Namens verzoeker is aangevoerd dat hij geen contrabande in bezit heeft gehad dan wel de inrichting heeft binnengesmokkeld. De opgelegde ordemaatregel van uitsluiting van deelname aan activiteiten biedt geen grondslag om verzoeker in de PI Achterhoek te Zutphen te plaatsen. Dit is enkel mogelijk indien aan verzoeker een ordemaatregel van plaatsing in afzondering in een afzonderingscel was opgelegd.
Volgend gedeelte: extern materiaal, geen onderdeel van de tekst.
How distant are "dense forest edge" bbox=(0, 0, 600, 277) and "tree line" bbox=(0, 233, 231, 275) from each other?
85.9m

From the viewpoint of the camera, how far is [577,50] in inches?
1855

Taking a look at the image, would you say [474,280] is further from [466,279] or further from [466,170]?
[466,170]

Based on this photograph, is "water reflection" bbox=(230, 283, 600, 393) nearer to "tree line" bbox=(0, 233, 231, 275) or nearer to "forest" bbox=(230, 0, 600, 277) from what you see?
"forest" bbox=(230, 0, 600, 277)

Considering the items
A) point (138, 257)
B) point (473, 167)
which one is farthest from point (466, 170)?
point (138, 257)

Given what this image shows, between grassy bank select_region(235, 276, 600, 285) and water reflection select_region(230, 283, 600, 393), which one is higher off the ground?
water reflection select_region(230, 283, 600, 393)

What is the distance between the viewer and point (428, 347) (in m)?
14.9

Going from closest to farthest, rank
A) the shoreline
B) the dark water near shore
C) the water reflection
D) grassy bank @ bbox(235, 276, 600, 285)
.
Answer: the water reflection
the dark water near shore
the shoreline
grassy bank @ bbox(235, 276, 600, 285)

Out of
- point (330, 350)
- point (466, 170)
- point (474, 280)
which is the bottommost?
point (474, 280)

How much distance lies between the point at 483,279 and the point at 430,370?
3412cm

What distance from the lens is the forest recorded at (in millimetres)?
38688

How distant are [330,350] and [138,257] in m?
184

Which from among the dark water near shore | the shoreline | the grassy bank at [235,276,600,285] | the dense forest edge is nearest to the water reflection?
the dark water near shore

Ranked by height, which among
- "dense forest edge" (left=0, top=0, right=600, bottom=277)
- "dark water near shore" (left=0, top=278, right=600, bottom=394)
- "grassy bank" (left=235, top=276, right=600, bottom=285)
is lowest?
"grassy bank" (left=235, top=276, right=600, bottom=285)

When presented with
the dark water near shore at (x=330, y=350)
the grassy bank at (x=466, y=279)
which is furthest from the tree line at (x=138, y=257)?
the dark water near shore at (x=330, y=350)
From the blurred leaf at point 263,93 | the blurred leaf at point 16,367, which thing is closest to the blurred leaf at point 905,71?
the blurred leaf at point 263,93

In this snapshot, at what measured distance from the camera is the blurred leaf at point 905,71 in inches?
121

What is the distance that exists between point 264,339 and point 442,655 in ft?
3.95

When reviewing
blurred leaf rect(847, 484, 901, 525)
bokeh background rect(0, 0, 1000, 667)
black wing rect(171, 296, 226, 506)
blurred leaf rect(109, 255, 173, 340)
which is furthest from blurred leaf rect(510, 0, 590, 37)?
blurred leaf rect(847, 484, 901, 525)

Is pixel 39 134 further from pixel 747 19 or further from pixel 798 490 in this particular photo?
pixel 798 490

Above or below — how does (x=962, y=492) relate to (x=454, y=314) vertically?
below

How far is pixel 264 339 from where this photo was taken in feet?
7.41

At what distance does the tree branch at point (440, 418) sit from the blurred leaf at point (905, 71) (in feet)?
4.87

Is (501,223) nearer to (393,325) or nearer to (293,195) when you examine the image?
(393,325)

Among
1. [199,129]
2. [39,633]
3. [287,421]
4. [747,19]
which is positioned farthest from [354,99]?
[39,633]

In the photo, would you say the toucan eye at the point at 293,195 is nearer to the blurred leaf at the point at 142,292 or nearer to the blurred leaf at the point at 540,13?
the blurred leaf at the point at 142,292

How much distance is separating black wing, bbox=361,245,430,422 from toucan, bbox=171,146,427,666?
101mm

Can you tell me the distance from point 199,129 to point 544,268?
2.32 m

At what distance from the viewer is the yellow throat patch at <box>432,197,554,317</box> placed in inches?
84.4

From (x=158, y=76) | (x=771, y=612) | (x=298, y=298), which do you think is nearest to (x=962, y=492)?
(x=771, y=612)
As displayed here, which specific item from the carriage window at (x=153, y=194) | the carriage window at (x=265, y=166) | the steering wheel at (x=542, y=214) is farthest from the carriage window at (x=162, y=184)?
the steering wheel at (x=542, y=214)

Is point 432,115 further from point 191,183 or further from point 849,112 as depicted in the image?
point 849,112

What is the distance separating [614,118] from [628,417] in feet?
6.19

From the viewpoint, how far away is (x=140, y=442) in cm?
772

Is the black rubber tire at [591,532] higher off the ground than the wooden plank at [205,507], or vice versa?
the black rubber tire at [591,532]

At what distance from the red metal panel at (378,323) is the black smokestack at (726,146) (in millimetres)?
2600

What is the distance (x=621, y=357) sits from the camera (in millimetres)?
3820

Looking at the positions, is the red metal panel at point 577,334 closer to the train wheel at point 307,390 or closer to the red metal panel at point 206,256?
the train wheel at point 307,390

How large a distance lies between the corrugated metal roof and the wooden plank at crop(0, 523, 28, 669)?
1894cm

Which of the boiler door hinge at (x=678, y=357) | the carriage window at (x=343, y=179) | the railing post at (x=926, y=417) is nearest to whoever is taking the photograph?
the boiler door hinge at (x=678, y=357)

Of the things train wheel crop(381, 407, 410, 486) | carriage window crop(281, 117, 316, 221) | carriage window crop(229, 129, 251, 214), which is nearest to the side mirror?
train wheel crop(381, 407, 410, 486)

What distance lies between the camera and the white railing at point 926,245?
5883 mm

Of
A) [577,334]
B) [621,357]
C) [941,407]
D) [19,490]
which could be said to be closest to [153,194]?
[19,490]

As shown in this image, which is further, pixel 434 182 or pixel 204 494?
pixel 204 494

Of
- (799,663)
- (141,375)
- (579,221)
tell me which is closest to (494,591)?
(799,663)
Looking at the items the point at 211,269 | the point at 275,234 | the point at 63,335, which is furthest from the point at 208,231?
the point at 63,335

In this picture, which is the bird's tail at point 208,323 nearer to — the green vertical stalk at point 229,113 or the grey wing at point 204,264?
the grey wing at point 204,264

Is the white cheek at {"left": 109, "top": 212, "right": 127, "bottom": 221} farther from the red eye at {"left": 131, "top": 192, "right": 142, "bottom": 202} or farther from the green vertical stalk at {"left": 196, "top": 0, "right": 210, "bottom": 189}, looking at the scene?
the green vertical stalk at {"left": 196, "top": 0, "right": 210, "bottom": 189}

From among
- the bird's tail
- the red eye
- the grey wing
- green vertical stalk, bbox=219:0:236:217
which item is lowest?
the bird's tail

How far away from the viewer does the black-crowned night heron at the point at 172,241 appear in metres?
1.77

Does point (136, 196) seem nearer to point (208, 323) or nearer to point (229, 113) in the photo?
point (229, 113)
Uit de schriftelijke inlichtingen van de directeur komt naar voren dat er ernstige verdenkingen zijn dat verzoeker een aandeel heeft in de (grootschalige) invoer van contrabande. De ontvangen signalen worden uiterst serieus genomen en onderzocht. Het is in verband met de veiligheid noodzakelijk dat verzoeker gedurende het onderzoek niet in de PI Arnhem verblijft. Een diepgravend integriteitsonderzoek kan enkel dan naar behoren worden uitgevoerd. De signalen wijzen er op dat verzoeker een dusdanig invloedrijke rol heeft weten te bemachtigen ten opzichte van medegedetineerden en het inrichtingspersoneel. Indien verzoeker in de PI Arnhem verblijft, kan het inrichtingspersoneel het werk niet in de benodigde veilige sfeer uitoefenen. Een verblijf in een afzonderingscel in de PI Arnhem is dan ook geen mogelijkheid. Gedurende het onderzoek verblijft verzoeker daarom in de PI Achterhoek te Zutphen. De ordemaatregel is als zodanig opgelegd dat verzoeker aldaar (tijdelijk) kan deelnemen aan een individueel programma. Verzoeker wordt niet langer dan noodzakelijk in zijn vrijheden beperkt.

 

De voorzitter overweegt als volgt.

De directeur heeft aan verzoeker een ordemaatregel van uitsluiting van deelname aan activiteiten, als bedoeld in artikel 23, eerste lid, van de Penitentiaire beginselenwet (Pbw), opgelegd. Deze ordemaatregel wordt extern ten uitvoer gelegd in de PI Achterhoek te Zutphen. Op grond van artikel 25, eerste lid, van de Pbw kan de directeur een ordemaatregel van afzondering in een andere inrichting of afdeling laten ondergaan, indien de tenuitvoerlegging van de afzondering in de inrichting of afdeling waarin zij is opgelegd op ernstige bezwaren stuit. Een ordemaatregel van uitsluiting van deelname aan activiteiten kan, gelet op het bepaalde in artikel 25 van de Pbw, niet ten uitvoer worden gelegd in een andere inrichting of afdeling. Gelet op het voorgaande zal de voorzitter het verzoek toewijzen en de tenuitvoerlegging van de bestreden beslissing schorsen met onmiddellijke ingang tot het moment waarop de beklagcommissie op het onderliggende beklag heeft beslist.

 

3. De uitspraak

De voorzitter wijst het verzoek toe en schorst de tenuitvoerlegging van de bestreden beslissing met onmiddellijke ingang tot het moment waarop de beklagcommissie op het onderliggende beklag heeft beslist.

 

Deze uitspraak is op 16 augustus 2023 gedaan door mr. A.M.G. Smit, voorzitter, bijgestaan door mr. P.L. Kraaijenbrink, secretaris.